Evidence 1. Obsoletion and the upgrade. These days, as soon as you hand over your hard-earned cash to the grinning devil's tool of a computer salesman, your newly-purchased baby will become as obsolete as the 8-track. Listen closely next time you purchase a computer; if you do so, you will be rewarded by the wet sucking sound of your dollar bills going down the kitchen disposal. Think you've got them beat with 450 MHz? Well, how about 500 MHz? My friend Dana thought he was ahead of the pack with his 600 MHz monster, dubbed "SuperMachine." However, now Gateway with their cutesy cow computers have 650 MHz as standard issue. Now, if all this business about the difference between megahertz (megahertzes?) was only about keeping up with the proverbial Joneses, then we would have little to worry about except for bruised egos and a little processor-envy, wink wink. The problem is that everything keeps surging ahead, software, hardware, and otherwise, and in a couple of years your prized 650 MHz-equipped showdog won't even be able to run screen savers at optimum speed. (For those of you who are under-knowledged in the computer business, "screen savers" are little men in your computer that eat the lint that might otherwise stick to your computer screen. Helpful little guys, eh?) In the end, the only thing that megahertz is your cash flow. When you get behind, you might think that a clever alternative to buying a whole new computer is to upgrade, but here too, you will get shafted, because here too, as soon as the additional RAM or MHz or GB or washer/dryer combo is installed in your system by technicians with barely concealed smirks, the wet sucking sound will commence, and Microsoft will introduce its new, improved, hydraulically-powered model. Your upgraded baby will have rejoined the legions of the 8-track.

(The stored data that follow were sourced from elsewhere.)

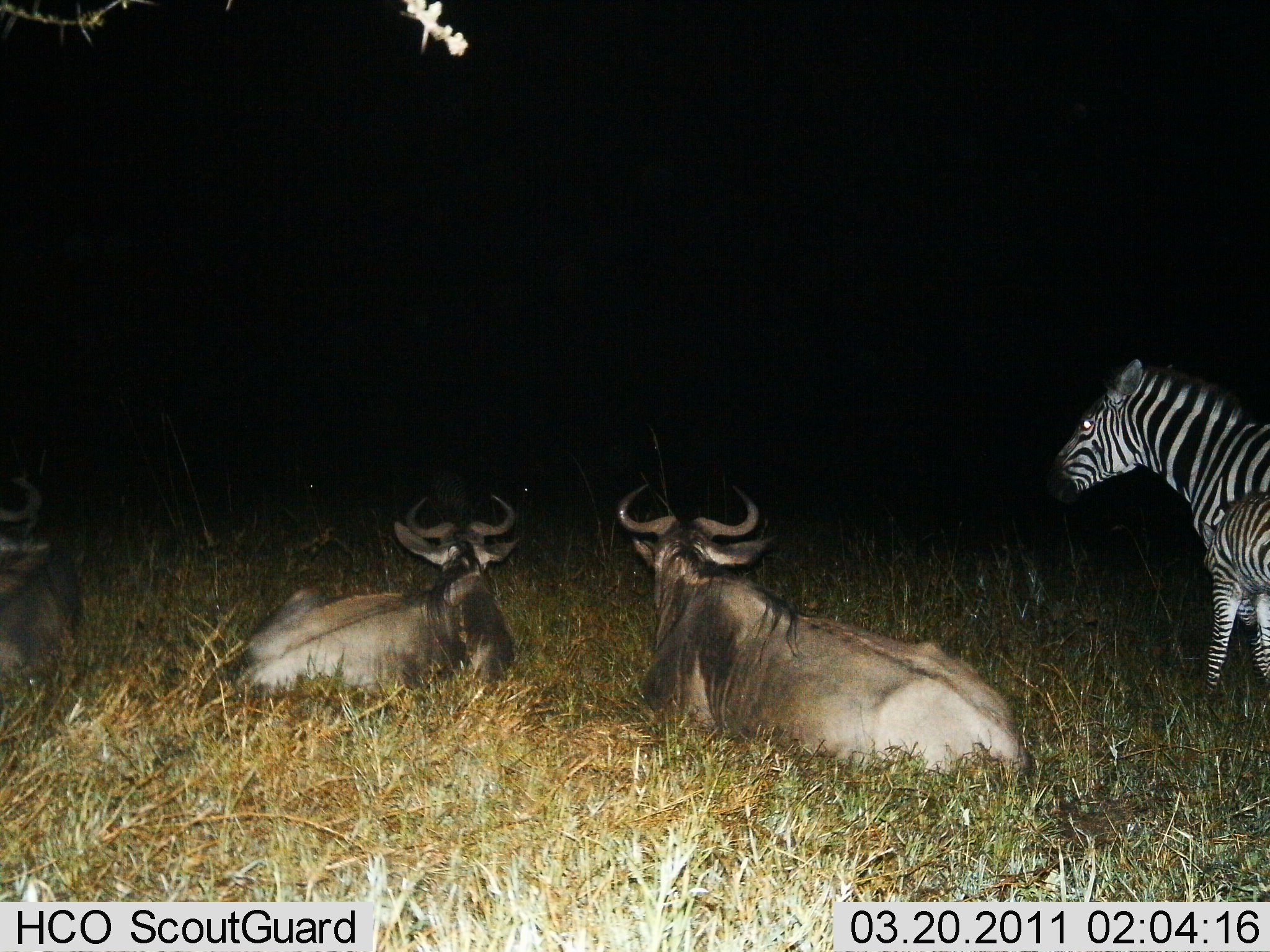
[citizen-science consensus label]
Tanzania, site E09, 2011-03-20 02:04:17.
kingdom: Animalia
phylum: Chordata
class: Mammalia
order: Artiodactyla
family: Bovidae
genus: Connochaetes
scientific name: Connochaetes taurinus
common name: blue wildebeest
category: wildebeest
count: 3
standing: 0%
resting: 100%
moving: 0%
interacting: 0%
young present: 0%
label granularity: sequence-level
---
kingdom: Animalia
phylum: Chordata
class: Mammalia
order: Perissodactyla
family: Equidae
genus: Equus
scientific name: Equus quagga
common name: plains zebra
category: zebra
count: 2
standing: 92%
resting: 0%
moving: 0%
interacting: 8%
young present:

Evidence 2. The crash. How many times have you been hard at work on a paper or porn download when suddenly, your machine has a stroke and your efforts are for naught? I used to think that this was a problem native only to Windows-based machines, and I cursed Bill Gates mightily with invocations of toe fungus and cracked glasses. However, during my time here at "dear old" Dartmouth, I have discovered that Macs, too, are prone to the same type of irritating problems. Ask anyone who has an iMac: they can show you the paperclip that they have to use in the side of their computer in case of a system freeze. For, you see, iMacs have no simple "power" button. They were initially designed by brainless idiots with a fetish for Bondi Blue. The crashes I have mentioned can be triggered by someone doing something so brash as running Word and an internet browser at the same time (the scoundrel!), or even if you look at the computer wrong. I have been witness to bizarre events. On one occasion, a paper I was working on was retitled with the name of an MP3 when I saved the document. Have you ever tried to pass in a paper on metaphysical poetry with the title "Jimi Hendrix- All Along the Watchtower"? It just doesn't fly with professors.

Evidence 3. The conspiracy. Sometimes I think that no humans really know how computers work on the inside, and that computers are being built and serviced by secret aliens. The humans are just pretending, acting as puppets for their extraterrestrial comrades. Have you ever been able to get a straight answer about what's wrong with your computer when you ask a help-desk person? I think that "help-desk" is an absurd, entirely inaccurate term. In the off-chance that one of the people DOES decide to give in and ask their secret alien how to fix the problem, they will return to you and deliver their answer in the snottiest tone possible. "Well, 'sir,' your CPU is obviously having issues with its motherboard, and if it has a babyboard, the motherboard will be mellowed by grandmotherboardhood. This is something a child can see. You are a moron and should not be allowed to breathe the same air that computers do." And on another note, I have personally seen my cousin build a computer, so he is an alien. Not so secret anymore, eh cuz?

Conclusion. Computers bite the big one in the sky.